4.4. Training Infrastructure and Optimization

The main neural network implementations showcased in this analysis leverage the following deep learning models, each chosen for its strengths in handling specific model architectures. The RNN and LSTM models are implemented using TensorFlow 2.x with the Keras functional API. This framework provides excellent support for recurrent architectures through its optimized CuDNN-backed implementations when available, significantly accelerating training on NVIDIA GPUs. The Keras API enables clean expression of complex architectures, including our residual connections and stacked layers with varying dimensions. The Probabilistic TNN, in contrast, is implemented using PyTorch through the Hugging Face Transformers library. Training is optimized using the Accelerate library, which provides automatic mixed precision training and efficient multi-GPU utilization. This combination is particularly well-suited for Transformer architectures, offering memory-efficient attention mechanisms and seamless integration with the probabilistic forecasting capabilities of the TimeSeriesTransformerForPrediction model.

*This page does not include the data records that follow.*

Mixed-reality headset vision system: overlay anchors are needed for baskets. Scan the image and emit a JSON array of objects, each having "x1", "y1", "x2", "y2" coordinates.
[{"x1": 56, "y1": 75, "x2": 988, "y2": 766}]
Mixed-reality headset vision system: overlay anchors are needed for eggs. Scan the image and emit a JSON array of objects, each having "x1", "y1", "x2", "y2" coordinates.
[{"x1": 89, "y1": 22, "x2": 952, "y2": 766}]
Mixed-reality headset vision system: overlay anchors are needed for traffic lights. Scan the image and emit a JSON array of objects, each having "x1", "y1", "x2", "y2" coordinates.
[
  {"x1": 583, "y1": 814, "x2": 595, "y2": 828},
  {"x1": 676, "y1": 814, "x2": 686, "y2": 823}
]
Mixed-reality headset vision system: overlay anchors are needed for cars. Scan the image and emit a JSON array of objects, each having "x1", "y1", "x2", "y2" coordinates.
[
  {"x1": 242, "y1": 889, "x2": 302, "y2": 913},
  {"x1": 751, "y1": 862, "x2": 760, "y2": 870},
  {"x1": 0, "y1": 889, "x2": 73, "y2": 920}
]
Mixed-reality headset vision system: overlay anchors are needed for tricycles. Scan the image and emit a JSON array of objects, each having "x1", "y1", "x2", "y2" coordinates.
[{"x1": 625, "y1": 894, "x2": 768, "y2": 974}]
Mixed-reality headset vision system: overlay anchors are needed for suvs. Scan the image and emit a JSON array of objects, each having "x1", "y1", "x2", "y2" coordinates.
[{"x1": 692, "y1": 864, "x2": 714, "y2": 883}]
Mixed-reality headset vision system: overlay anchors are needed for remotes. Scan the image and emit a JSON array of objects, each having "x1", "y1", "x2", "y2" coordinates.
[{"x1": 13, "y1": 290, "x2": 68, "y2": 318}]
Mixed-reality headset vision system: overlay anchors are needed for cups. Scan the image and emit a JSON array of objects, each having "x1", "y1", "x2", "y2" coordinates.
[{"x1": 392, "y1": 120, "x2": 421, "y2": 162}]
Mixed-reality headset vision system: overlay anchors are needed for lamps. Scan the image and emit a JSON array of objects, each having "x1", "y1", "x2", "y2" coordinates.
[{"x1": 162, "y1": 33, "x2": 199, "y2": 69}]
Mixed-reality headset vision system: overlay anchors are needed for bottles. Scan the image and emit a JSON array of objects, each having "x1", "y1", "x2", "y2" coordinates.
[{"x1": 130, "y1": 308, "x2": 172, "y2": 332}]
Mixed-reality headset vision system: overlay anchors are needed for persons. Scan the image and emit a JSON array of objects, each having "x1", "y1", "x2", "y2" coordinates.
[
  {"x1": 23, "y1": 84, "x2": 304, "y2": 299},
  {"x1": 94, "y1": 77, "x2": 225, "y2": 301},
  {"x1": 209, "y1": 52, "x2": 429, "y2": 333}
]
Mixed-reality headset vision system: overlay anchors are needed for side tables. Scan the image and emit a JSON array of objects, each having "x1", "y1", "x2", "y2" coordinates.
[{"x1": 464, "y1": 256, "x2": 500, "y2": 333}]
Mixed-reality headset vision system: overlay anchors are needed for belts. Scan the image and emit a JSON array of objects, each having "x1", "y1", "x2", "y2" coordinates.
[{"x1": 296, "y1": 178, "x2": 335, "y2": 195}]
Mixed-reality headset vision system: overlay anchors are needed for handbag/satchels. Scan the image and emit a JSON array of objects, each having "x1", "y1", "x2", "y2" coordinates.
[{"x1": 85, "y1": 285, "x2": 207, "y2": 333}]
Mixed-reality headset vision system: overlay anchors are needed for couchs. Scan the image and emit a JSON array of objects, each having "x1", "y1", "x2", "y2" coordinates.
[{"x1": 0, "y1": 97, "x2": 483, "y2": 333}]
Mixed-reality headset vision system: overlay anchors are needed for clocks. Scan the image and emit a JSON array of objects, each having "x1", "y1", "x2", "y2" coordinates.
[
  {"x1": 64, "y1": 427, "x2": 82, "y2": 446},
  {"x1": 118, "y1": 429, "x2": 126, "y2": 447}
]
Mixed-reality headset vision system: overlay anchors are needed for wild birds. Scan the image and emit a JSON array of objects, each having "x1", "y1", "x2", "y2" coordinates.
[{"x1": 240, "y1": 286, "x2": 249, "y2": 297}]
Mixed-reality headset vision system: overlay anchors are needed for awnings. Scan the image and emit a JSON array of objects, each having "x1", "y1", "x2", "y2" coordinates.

Hyperparameter Configuration

Hyperparameters were selected via iterative, literature-informed exploration with validation-driven adjustments. The RNN/LSTM baselines, experiments varied history length, architecture (RNN vs. LSTM), loss (MAE, MSE, Huber), learning rate ([1 × 10⁻⁵, 1 × 10⁻²]), context lengths ( $C \in {24, 48, 65, 100, 160, 185}$ ), and training focus weights via command-line flags. For the Transformer (TNN), experiments varied capacity (width d_model, layers), temporal shape (prediction length, context multiplier, lags), context ( $C \in {2 H, 6 H}$ ), dropout ([0.05, 0.3]), slope-consistency weight ([0, 0.6]), horizon-weighting mode/alpha (exp/front, $α \in [0.03, 0.15]$ ), and optional focused sampling and elapsed-time features, again via command-line flags. Exploration was conducted through repeated runs of jobs, where comparisons reflect manual hyperparameter trials selected by validation MAE.

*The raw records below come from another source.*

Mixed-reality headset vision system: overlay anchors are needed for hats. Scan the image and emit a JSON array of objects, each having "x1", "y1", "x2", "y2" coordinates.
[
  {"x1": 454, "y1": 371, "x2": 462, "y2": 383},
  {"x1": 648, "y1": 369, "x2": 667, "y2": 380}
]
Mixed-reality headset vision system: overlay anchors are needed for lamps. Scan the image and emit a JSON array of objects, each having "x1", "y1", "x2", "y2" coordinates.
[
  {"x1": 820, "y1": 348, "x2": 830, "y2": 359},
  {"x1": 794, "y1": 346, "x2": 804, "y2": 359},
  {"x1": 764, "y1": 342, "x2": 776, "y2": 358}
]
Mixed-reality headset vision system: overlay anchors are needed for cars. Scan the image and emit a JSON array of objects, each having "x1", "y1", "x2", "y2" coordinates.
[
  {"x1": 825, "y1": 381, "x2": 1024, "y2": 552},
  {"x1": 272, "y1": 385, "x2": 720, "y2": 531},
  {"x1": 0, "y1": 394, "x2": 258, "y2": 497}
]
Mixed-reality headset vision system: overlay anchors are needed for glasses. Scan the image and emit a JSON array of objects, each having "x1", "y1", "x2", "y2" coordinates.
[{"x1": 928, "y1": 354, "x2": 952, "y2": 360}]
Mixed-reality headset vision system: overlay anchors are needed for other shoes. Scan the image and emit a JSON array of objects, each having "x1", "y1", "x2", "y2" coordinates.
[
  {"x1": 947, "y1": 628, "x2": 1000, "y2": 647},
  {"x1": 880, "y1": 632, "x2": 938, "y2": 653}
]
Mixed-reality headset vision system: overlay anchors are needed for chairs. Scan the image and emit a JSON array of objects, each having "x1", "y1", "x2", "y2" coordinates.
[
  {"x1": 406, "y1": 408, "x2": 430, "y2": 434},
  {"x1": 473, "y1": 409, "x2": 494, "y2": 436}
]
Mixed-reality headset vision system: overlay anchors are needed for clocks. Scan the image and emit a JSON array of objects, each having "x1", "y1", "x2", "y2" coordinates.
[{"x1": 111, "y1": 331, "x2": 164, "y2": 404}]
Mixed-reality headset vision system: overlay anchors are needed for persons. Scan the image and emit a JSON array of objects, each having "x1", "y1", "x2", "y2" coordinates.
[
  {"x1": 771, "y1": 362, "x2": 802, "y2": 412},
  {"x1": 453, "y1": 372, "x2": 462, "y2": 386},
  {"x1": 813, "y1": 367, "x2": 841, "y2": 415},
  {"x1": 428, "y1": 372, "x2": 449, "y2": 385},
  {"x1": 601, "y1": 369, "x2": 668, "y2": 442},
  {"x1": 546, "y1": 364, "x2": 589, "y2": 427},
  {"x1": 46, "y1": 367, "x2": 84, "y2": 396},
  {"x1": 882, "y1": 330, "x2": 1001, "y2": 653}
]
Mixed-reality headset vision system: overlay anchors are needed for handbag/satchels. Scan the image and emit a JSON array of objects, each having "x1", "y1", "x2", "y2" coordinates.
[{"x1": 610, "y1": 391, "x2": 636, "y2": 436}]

For RNN/LSTM models, hidden units [128, 84, 64] were used for most inferences except for the univariate GPU utilization where [200, 128, 64]. was used. The input context C is chosen on the target metric basis from $C \in {24, 48, 65, 100, 160, 185}$ . Batch size is set to 256, with training for up to 600 epochs with early stopping.

For TNN, a decoder-only Transformer with $L = 6$ layers, $h = 8$ heads, model width $d_{model} = 256$ , feed-forward width 1024, and dropout 0.1 was used. The forecast horizon was set to $H = 60$ steps and context as a multiple of the horizon, $C \in {4 H, 6 H}$ (i.e., 240 or 360 steps); training uses AdamW (learning rate set to 3 × 10⁻⁴, weight decay 10⁻⁴), batch size 256, 200 batches/epoch, and 300 epochs with early stopping. Horizon-weighted loss (exp, $α = 0.05$ ) and an optional slope-consistency term ( $λ \leq 0.4$ ) were enabled to improve responsiveness to dips.

4.5. Baseline Methods

The work in [31] showed that the performance of various statistical models on the Inception-v3 dataset fell short of the performance of the RNN and TNN for time series forecasting of GPU trace data. However, to help contextualize our neural network results, results for two simple statistical methods are included: a Naive Baseline and Ridge Regression models. The Naive Baseline predicts the last observed value for all future time steps, representing the simplest possible forecast. The Ridge Regression model fits a linear model with L2 regularization ( $α = 1.0$ for utilization, $α = 3.0$ for power) on flattened window features, providing a simple yet often effective linear baseline. Both baselines use the same train/validation/test splits and evaluation protocols as the neural models, ensuring fair comparison.

5. Results

The best-performing RNN architectures for the Inception-v3 benchmark are compared on both univariate and multivariate utilization- and power-trace data in Table 2. The corresponding traces are featured in Figure 2, Figure 3 along with their predicted values.

Table 2. Best-performing RNN model architecture and the corresponding MAE metric value on the GPU utilization Z and power P traces (Column 1) in the univariate U and multivariate M testing (Column 2). The number of past values (window length) w is shown in Column 3. The hyperparameter set includes optimizer Opt, and the number of units as described in Section 0.0.12.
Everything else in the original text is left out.